Page:Aimard - Le Grand Chef des Aucas, 1889.djvu/21

Le texte de cette page a été corrigé et est conforme au fac-similé.

Au cri de halte, proféré par le commandant des rangées sur la place, les moines s’écartèrent à droite et à gauche, sans interrompre leurs chants funèbres, et les condamnés restèrent seuls au milieu de l’espace laissé libre pour eux.

Ces hommes étaient des patriotes qui avaient tenté de renverser le gouvernement établi, pour lui en substituer un autre, dont les bases plus larges et plus démocratiques seraient, à leur sens, plus en rapport avec les idées de progrès et de bien-être de la nation.

Ces patriotes tenaient aux premières familles du pays.

La population de Santiago voyait avec un morne désespoir la mort de ceux qu’elle considérait comme des martyrs.

Il est probable qu’un soulèvement aurait eu lieu en leur faveur, si le général don Pancho Bustamente, ministre de la Guerre, n’avait pas déployé un appareil militaire capable d’en imposer aux plus déterminés et de les obliger à assister silencieux à l’exécution de ceux qu’ils ne pouvaient sauver, mais qu’ils se réservaient de venger plus tard.

Les condamnés mirent pied à terre, ils s’agenouillèrent pieusement, et se confessèrent aux moines de la Merci restés près d’eux, tandis qu’un peloton de cinquante soldats prenait position à vingt pas.

Lorsque leur confession fut achevée, ils se relevèrent bravement, et, se prenant tous par la main, ils se rangèrent sur une seule ligne devant les soldats désignés pour leur donner la mort.

Cependant, malgré le nombre considérable de troupes rassemblées sur la place, une sourde fermentation régnait dans le peuple. La foule s’agitait en sens divers ; des murmures de sinistre augure et des malédictions prononcées à voix haute contre les agents du pouvoir semblaient engager ceux-ci à en finir de suite, s’il ne voulaient pas se voir ravir leurs victimes.

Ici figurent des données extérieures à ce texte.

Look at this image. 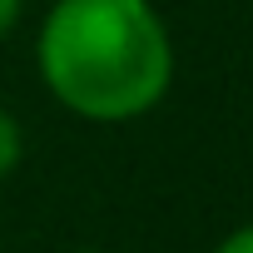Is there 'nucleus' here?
Returning a JSON list of instances; mask_svg holds the SVG:
<instances>
[{
	"label": "nucleus",
	"mask_w": 253,
	"mask_h": 253,
	"mask_svg": "<svg viewBox=\"0 0 253 253\" xmlns=\"http://www.w3.org/2000/svg\"><path fill=\"white\" fill-rule=\"evenodd\" d=\"M209 253H253V218H248V223H238V228H228Z\"/></svg>",
	"instance_id": "7ed1b4c3"
},
{
	"label": "nucleus",
	"mask_w": 253,
	"mask_h": 253,
	"mask_svg": "<svg viewBox=\"0 0 253 253\" xmlns=\"http://www.w3.org/2000/svg\"><path fill=\"white\" fill-rule=\"evenodd\" d=\"M20 164H25V124H20L15 109L0 104V184H5Z\"/></svg>",
	"instance_id": "f03ea898"
},
{
	"label": "nucleus",
	"mask_w": 253,
	"mask_h": 253,
	"mask_svg": "<svg viewBox=\"0 0 253 253\" xmlns=\"http://www.w3.org/2000/svg\"><path fill=\"white\" fill-rule=\"evenodd\" d=\"M45 94L84 124H134L174 89V35L154 0H55L35 30Z\"/></svg>",
	"instance_id": "f257e3e1"
},
{
	"label": "nucleus",
	"mask_w": 253,
	"mask_h": 253,
	"mask_svg": "<svg viewBox=\"0 0 253 253\" xmlns=\"http://www.w3.org/2000/svg\"><path fill=\"white\" fill-rule=\"evenodd\" d=\"M70 253H104V248H70Z\"/></svg>",
	"instance_id": "39448f33"
},
{
	"label": "nucleus",
	"mask_w": 253,
	"mask_h": 253,
	"mask_svg": "<svg viewBox=\"0 0 253 253\" xmlns=\"http://www.w3.org/2000/svg\"><path fill=\"white\" fill-rule=\"evenodd\" d=\"M25 20V0H0V40H10Z\"/></svg>",
	"instance_id": "20e7f679"
}]
</instances>
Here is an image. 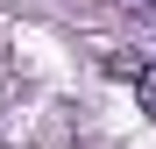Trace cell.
Wrapping results in <instances>:
<instances>
[{
  "mask_svg": "<svg viewBox=\"0 0 156 149\" xmlns=\"http://www.w3.org/2000/svg\"><path fill=\"white\" fill-rule=\"evenodd\" d=\"M107 71L121 85H135V107L156 121V57H135V50H107Z\"/></svg>",
  "mask_w": 156,
  "mask_h": 149,
  "instance_id": "obj_1",
  "label": "cell"
},
{
  "mask_svg": "<svg viewBox=\"0 0 156 149\" xmlns=\"http://www.w3.org/2000/svg\"><path fill=\"white\" fill-rule=\"evenodd\" d=\"M128 14H142V21H156V0H121Z\"/></svg>",
  "mask_w": 156,
  "mask_h": 149,
  "instance_id": "obj_2",
  "label": "cell"
}]
</instances>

Le général Bustamente qui, calme et impassible, présidait à cette lugubre cérémonie, sourit avec dédain à cette expression de la désapprobation populaire. Il leva son épée au-dessus de sa tête et commanda un changement de front qui fut exécuté avec la rapidité de l’éclair.

Les troupes firent face de tous les côtés à la foule ; les premiers rangs couchèrent en joue les citoyens pressés devant eux, tandis que les autres dirigèrent leurs fusils vers les fenêtres et les balcons encombrés de monde.

Alors, il se fit dans la place un silence de mort, qui permit de ne pas perdre un mot de la sentence lue par le greffier aux patriotes, sentence qui les condamnait à être passés par les armes, comme fauteurs ou complices d’une conspiration ayant pour but de renverser le gouvernement constitué et de plonger leur pays dans l’anarchie.

Les conjurés écoutèrent leur arrêt avec un visage impassible.

Lorsque le greffier, qui tremblait de tous ses membres, eut terminé sa lecture, ils s’écrièrent tous d’une seule voix :

— Vive la Patrie ! Vive la Liberté !

Le général fit un signe.

Un roulement de tambour couvrit la voix des condamnés.

Une décharge de mousqueterie éclata comme un coup de foudre.